작업 내용 -
아래 항목들의 각 줄을 빈 줄은 빼고 번호 목록으로 바꿔 주겠어요?

항목 목록 -
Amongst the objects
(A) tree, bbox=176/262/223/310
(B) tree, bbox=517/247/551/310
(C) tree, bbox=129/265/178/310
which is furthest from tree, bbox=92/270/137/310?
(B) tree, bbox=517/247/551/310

작업 결과 -
1. Amongst the objects
2. (A) tree, bbox=176/262/223/310
3. (B) tree, bbox=517/247/551/310
4. (C) tree, bbox=129/265/178/310
5. which is furthest from tree, bbox=92/270/137/310?
6. (B) tree, bbox=517/247/551/310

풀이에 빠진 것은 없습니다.